Usually, it presents as a painless, progressively growing mass if localized superficially. Symptoms are related to the location and size or mass effect of the lesion. Its rapid growth may cause compressive symptoms such as an airway obstruction and respiratory symptoms that have been described in patients with pleural, mediastinal, pulmonary, and lower neck lipoblastomas [5,7].

The presumptive diagnosis is performed by imaging: Ultrasonography, CT or MRI being more sensitive by showing the characteristics of the mass components [7]. Imaging exhibits the precise location of the lesion and its extent to the surrounding structures which helps in planning surgical resection, however, it cannot differentiate lipomatous tumors which make these ones radiologically indistinguishable [8]. Therefore, the definitive diagnosis is made histologically. Moreover, recent cytogenetic analysis revealed specific chromosomal abnormalities in adipose tissue tumors which may lead to accurate diagnosis [2,9].

The most important differential diagnosis of lipoblastoma is myxoid liposarcoma. Since the distinction between the twoentities cannot be performed on imaging. The age of the patient is significant. Liposarcomas are extremely rare in patients less than 10 years of age.

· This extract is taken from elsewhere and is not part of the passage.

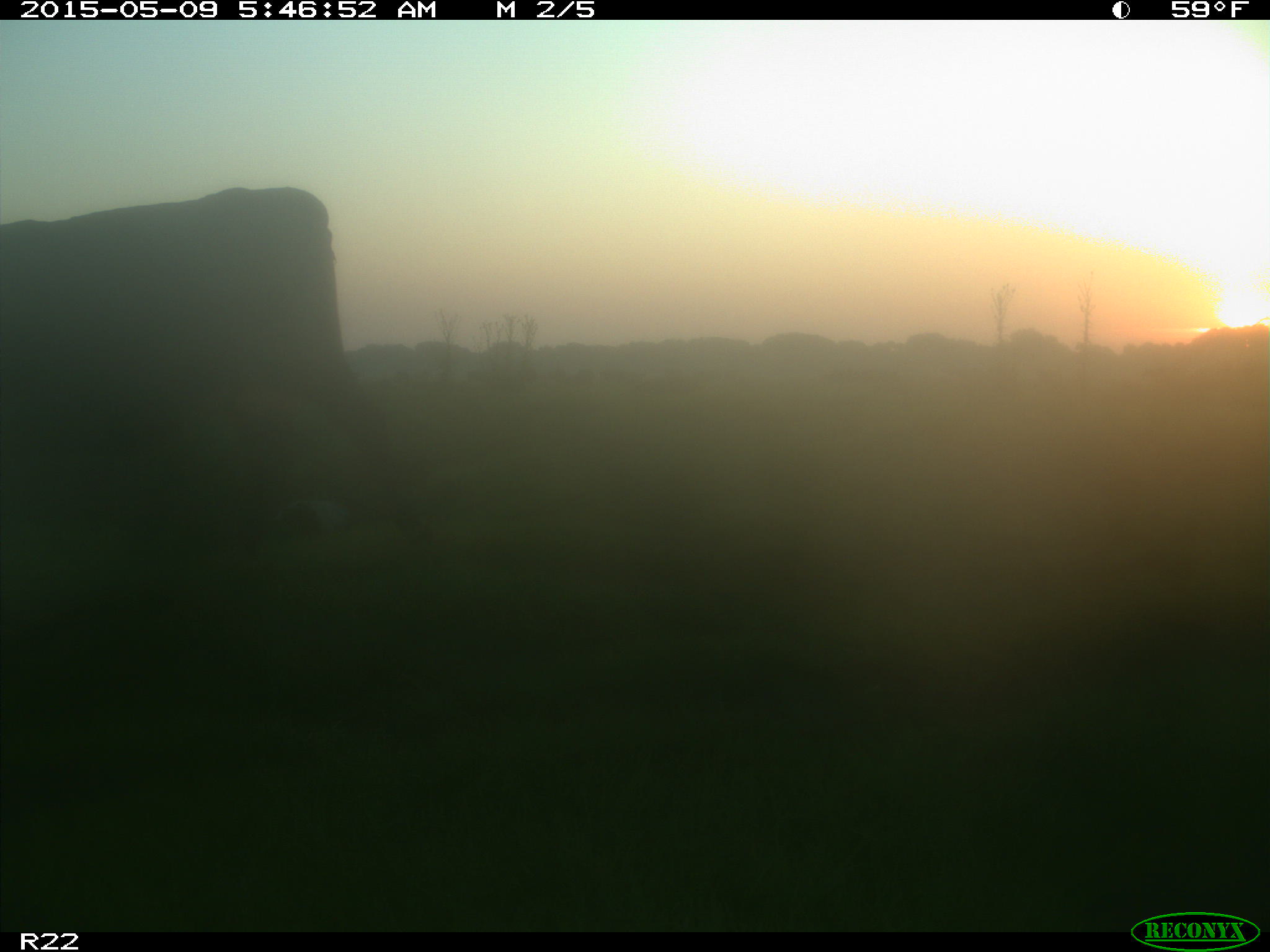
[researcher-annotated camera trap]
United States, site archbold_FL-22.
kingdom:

Histology can differentiate on the basis of architectural changes and cytogenetic analysis displays a characteristic rearrangement of the long arm of chromosome 8 (8q11-13) affecting PLAG1 in lipoblastoma, when myxoid liposarcoma shows a t(12;16) (q13;p11) translocation [10-13].

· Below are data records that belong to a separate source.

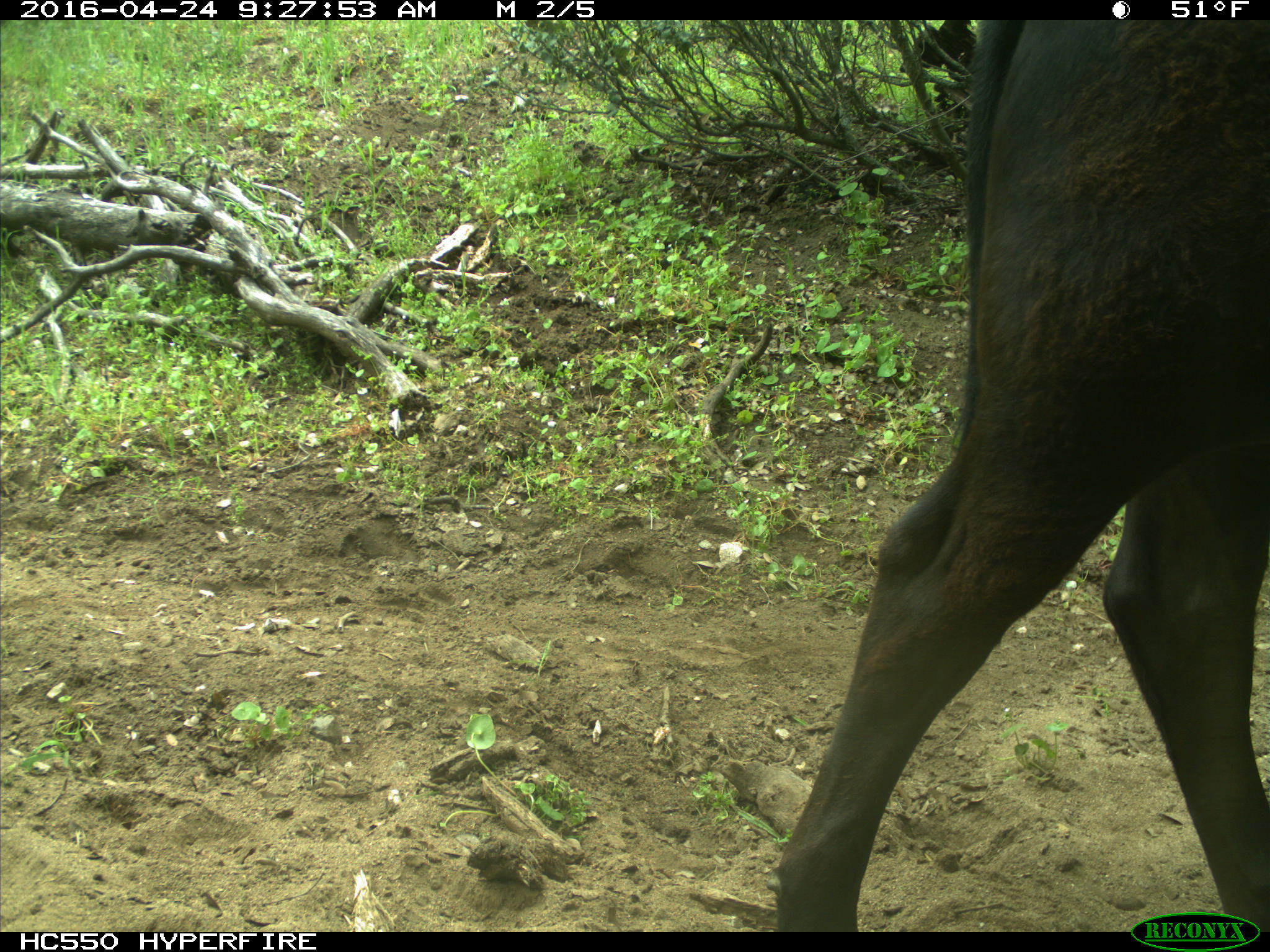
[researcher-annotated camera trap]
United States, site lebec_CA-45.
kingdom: Animalia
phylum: Chordata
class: Mammalia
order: Artiodactyla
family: Bovidae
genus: Bos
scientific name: Bos taurus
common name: domestic cow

Dilley et al. [14] had reviewed 24 patients who presented to a single institution over a 15 year period. Of these 24 patients, only 4 had tumor in the head and neck region. The tumor may present as a focal or diffuse lesion with the former being more common. It has also been mentioned that focal lesions usually do not require further surgery following initial resection. Patients with lipoblastoma may present with various symptoms depending upon its site. Rasmussen et al. [15], mentioned a case of cervical lipoblastoma causing intermittent airway obstruction. Farrugia et al. [16] reported another case of lipoblastoma of the neck which was presented as a rapidly enlarging mass, mimicking cystic hygroma. Eveline Bruyeera [6] reported three cases of head and neck lipoblastoma. The outcome of three patients was favorable after complete surgical resection. K Premkumar [2] recently reported another case of an extensive tumor located over the nape of the neck that causes a restriction of neck movement
Lipoblastoma exhibits a propensity to invade locally. If not excised early, it may enlarge and infiltrate the various surrounding structures. Various pressure symptoms may occur which can lead to life threatening complications as noted hereinbefore [2].

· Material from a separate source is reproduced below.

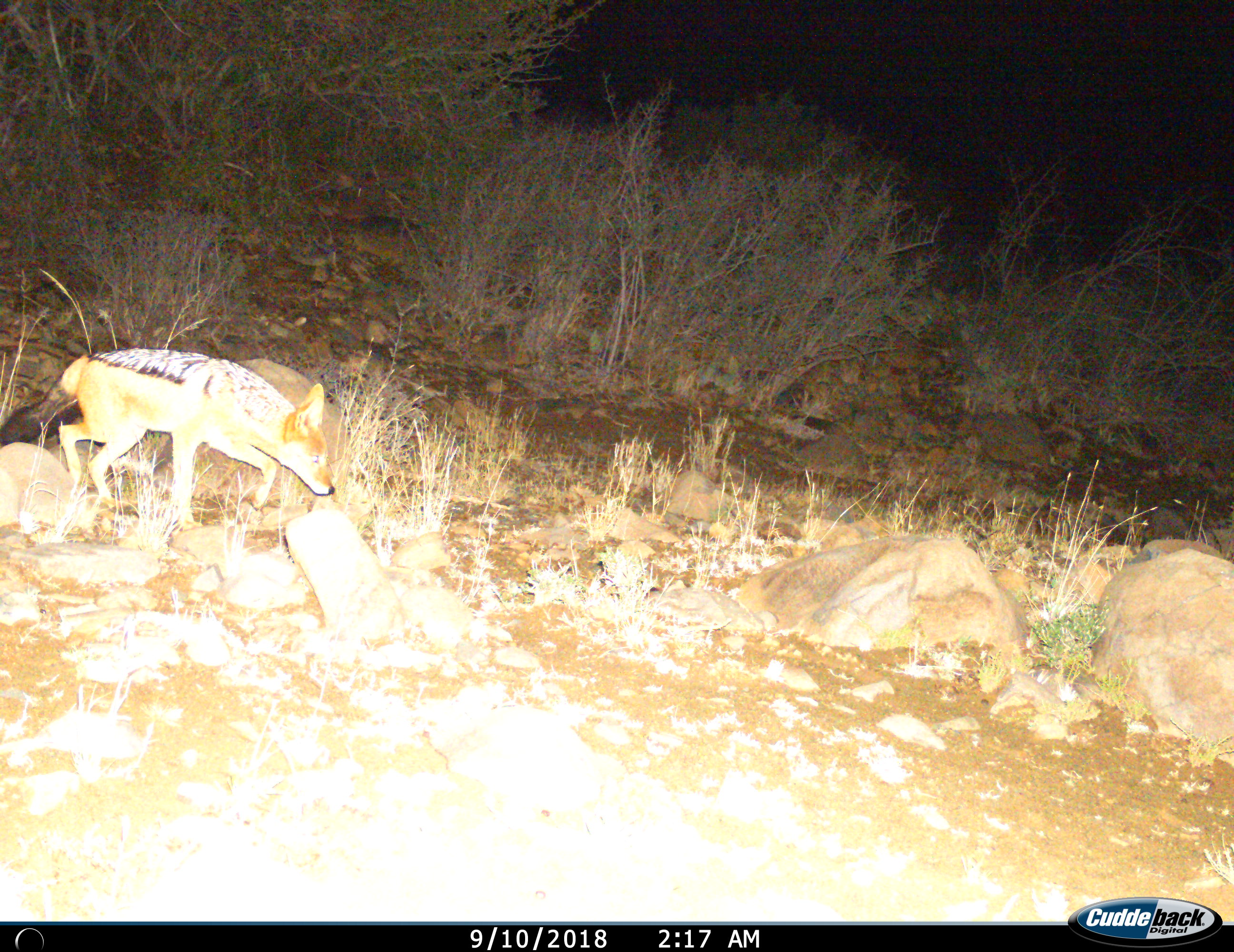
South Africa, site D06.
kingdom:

The mainstay of treatment is complete non-mutilating resection of the tumor to avoid recurrence. If the entire tumor cannot be safely removed at the time of initial resection, a staged approach is recommended. [17] The prognosis is excellent, and the recurrence rate is less than 25% being largely attributed to the infiltrative form ‘lipoblastomatosis’. The evolution is unpredictable, spontaneous resolution and maturation into lipoma may occur, but metastases still not reported so far [17,18].

Conclusion

Head and neck lipoblastoma are a rare childhood tumor, usually presenting as a progressive painless mass, rarely causing airway obstruction, nerve or vascular compression. Through our case, we aimed to shed light on lipoblastomas as a differential diagnosis of rapidly growing soft fatty masses of children within this region.